• TRY IT: With no word left out, write out the entire listing.

>>

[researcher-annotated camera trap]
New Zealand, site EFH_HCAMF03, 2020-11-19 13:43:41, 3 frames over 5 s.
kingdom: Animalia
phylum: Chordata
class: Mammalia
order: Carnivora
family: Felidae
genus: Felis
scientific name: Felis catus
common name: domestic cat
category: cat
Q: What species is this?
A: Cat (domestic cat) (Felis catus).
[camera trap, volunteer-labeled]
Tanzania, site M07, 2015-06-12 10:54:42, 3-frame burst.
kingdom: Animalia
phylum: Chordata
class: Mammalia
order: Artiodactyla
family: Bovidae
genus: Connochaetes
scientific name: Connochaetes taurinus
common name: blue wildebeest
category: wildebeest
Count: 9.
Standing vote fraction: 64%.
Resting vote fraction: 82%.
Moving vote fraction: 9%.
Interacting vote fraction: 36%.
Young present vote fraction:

<<

• WRITTEN SOLUTION:
[researcher-annotated camera trap]
New Zealand, site EFH_HCAMF03, 2020-11-19 13:43:41, 3 frames over 5 s.
kingdom: Animalia
phylum: Chordata
class: Mammalia
order: Carnivora
family: Felidae
genus: Felis
scientific name: Felis catus
common name: domestic cat
category: cat
Q: What species is this?
A: Cat (domestic cat) (Felis catus).
[camera trap, volunteer-labeled]
Tanzania, site M07, 2015-06-12 10:54:42, 3-frame burst.
kingdom: Animalia
phylum: Chordata
class: Mammalia
order: Artiodactyla
family: Bovidae
genus: Connochaetes
scientific name: Connochaetes taurinus
common name: blue wildebeest
category: wildebeest
Count: 9.
Standing vote fraction: 64%.
Resting vote fraction: 82%.
Moving vote fraction: 9%.
Interacting vote fraction: 36%.
Young present vote fraction:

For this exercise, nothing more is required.